____ Material for the task

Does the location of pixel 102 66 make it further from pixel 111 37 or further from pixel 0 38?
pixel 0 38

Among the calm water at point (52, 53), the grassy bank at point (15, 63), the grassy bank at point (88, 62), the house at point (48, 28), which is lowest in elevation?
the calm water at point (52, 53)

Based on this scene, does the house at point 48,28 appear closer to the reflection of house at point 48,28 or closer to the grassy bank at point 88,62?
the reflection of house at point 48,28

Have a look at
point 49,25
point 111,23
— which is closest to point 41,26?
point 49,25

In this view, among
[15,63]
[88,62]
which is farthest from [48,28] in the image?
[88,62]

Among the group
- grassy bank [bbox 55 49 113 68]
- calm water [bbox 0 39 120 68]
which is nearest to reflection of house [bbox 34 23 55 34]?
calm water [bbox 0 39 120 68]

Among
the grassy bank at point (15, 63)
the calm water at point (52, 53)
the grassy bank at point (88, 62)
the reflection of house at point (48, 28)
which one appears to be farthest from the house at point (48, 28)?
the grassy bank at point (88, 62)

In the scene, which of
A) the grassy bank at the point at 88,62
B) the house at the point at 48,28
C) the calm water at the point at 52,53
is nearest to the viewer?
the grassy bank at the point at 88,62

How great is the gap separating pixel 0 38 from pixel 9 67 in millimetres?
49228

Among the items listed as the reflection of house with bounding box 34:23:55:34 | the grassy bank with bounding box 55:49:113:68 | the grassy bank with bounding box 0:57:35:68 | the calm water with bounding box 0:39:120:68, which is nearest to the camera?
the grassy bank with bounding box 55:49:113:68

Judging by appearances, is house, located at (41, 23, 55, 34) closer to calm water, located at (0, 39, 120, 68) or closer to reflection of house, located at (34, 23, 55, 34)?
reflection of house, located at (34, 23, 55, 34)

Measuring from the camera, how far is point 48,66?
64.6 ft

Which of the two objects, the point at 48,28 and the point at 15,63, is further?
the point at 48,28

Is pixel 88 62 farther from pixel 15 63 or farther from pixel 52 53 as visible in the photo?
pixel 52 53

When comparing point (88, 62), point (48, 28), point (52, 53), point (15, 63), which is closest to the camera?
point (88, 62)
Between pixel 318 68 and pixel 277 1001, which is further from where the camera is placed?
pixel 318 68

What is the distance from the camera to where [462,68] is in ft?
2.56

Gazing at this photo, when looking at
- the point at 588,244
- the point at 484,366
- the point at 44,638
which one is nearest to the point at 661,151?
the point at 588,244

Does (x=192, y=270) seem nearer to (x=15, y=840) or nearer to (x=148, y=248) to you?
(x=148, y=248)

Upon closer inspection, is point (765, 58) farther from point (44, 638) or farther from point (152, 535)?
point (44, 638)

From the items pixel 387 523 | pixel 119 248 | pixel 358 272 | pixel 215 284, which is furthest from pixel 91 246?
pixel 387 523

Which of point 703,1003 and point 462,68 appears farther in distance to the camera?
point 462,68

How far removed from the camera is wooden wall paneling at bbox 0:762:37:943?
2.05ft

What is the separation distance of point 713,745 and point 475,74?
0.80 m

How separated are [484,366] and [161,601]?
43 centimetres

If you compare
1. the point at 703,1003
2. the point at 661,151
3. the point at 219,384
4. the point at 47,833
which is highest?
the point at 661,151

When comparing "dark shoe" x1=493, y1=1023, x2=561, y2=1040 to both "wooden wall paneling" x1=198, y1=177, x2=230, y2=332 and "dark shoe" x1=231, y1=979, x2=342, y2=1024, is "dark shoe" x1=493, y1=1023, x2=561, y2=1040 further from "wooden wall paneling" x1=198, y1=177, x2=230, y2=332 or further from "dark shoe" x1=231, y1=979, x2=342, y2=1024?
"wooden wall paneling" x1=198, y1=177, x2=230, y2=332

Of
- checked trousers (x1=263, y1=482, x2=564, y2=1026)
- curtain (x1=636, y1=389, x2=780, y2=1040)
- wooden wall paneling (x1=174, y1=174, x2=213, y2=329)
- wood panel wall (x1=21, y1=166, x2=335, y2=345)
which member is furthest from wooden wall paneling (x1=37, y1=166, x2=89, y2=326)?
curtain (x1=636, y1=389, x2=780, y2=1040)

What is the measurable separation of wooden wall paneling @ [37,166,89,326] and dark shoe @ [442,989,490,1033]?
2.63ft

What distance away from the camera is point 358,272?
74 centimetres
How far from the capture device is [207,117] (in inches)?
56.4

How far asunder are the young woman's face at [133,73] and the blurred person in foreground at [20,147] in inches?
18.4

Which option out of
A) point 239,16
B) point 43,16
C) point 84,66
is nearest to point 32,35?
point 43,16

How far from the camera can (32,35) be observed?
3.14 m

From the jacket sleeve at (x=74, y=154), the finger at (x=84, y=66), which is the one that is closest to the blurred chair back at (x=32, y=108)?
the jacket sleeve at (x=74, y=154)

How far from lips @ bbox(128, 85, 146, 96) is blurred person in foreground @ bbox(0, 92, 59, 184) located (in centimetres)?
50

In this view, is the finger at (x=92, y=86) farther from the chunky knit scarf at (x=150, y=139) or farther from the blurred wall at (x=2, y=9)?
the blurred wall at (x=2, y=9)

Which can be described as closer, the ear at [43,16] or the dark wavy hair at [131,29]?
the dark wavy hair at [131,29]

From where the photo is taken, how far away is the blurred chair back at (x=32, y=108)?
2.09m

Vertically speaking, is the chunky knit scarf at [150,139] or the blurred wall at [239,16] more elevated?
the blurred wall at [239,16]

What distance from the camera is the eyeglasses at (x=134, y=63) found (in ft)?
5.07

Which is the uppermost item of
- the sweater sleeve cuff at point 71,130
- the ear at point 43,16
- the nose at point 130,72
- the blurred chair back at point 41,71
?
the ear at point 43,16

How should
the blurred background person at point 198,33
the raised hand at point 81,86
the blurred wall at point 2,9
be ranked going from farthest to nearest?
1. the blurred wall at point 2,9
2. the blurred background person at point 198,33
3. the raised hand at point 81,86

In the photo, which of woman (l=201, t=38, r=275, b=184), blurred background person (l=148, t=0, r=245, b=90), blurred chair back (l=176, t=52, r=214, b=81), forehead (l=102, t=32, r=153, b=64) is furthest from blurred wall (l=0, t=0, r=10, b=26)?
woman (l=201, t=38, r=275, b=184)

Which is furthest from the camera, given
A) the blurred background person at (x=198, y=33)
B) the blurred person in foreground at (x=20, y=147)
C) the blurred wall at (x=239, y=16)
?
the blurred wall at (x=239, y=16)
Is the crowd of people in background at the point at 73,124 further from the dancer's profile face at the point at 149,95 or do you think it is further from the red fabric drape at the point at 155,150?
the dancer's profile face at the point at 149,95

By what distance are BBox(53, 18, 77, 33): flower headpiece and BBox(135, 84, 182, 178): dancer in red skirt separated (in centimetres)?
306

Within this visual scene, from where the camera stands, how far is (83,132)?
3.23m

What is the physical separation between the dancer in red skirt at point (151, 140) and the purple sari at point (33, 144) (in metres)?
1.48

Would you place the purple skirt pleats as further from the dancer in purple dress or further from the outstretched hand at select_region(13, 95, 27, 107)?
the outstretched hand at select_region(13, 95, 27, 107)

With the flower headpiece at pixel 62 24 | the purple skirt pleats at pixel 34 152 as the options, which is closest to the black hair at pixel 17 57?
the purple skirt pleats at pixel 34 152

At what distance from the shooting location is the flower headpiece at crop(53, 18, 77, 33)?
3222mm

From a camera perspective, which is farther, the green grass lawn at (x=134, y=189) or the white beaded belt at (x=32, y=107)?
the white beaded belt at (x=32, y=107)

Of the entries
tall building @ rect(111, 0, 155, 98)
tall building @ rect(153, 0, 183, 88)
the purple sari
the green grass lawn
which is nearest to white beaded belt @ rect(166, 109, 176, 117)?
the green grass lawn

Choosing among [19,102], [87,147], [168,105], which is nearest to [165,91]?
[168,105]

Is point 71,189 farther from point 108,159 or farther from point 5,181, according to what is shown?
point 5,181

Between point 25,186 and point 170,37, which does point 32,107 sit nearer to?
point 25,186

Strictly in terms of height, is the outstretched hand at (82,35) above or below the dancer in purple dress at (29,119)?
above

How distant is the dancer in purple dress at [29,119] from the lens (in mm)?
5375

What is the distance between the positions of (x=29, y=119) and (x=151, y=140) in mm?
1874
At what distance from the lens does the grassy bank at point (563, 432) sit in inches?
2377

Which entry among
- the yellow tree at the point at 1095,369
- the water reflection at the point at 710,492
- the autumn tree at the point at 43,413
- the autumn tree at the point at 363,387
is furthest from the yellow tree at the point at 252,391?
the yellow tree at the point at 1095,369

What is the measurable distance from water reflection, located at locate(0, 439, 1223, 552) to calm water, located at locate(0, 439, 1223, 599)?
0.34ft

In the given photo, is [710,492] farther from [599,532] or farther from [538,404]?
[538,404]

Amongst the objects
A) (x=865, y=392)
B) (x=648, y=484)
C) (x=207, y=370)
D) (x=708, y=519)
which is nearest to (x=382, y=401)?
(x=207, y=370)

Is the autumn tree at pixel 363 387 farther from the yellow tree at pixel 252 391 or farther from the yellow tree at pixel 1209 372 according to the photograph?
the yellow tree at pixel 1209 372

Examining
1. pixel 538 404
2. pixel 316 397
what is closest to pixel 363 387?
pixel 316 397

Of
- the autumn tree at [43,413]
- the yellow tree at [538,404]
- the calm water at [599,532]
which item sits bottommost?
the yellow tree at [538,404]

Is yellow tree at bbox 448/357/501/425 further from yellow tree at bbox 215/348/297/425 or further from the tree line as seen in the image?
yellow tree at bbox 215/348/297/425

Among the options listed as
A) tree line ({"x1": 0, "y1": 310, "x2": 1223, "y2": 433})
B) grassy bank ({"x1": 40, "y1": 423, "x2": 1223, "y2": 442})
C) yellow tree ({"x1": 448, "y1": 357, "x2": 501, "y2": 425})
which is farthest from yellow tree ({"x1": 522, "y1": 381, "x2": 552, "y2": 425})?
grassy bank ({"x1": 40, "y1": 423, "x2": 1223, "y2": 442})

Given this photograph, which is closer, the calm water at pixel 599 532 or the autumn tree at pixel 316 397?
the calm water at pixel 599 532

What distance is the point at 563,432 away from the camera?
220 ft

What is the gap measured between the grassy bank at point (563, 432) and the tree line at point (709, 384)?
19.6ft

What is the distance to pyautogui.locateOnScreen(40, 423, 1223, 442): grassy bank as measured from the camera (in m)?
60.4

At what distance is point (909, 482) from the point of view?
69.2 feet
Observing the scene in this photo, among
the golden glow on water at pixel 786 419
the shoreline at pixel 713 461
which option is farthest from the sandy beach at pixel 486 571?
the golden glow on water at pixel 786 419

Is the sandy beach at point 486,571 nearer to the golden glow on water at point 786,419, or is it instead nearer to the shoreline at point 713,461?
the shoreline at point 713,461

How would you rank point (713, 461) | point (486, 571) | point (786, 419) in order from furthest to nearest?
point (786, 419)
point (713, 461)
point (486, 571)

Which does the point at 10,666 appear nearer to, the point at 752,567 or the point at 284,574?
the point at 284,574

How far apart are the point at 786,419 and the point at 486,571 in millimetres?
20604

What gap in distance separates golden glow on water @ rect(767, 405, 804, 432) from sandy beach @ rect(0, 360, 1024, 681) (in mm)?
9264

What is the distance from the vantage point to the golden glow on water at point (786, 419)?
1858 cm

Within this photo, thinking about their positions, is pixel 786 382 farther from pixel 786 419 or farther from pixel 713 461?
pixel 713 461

________

Written problem. Give again, word for word, every line from the one holding "Is the sandy" to the end of the data.

Solution to this problem.
Is the sandy beach at point 486,571 nearer to the golden glow on water at point 786,419, or is it instead nearer to the shoreline at point 713,461?
the shoreline at point 713,461

How would you rank point (713, 461) | point (486, 571) | point (786, 419) in order from furthest to nearest?
point (786, 419)
point (713, 461)
point (486, 571)

Which does the point at 10,666 appear nearer to, the point at 752,567 or the point at 284,574?
the point at 284,574

How far apart are the point at 786,419 and the point at 486,571 in millimetres?
20604

What gap in distance separates golden glow on water @ rect(767, 405, 804, 432) from sandy beach @ rect(0, 360, 1024, 681) (in mm)?
9264

What is the distance from the vantage point to the golden glow on water at point (786, 419)?
1858 cm

Within this photo, thinking about their positions, is pixel 786 382 farther from pixel 786 419 or farther from pixel 713 461?
pixel 713 461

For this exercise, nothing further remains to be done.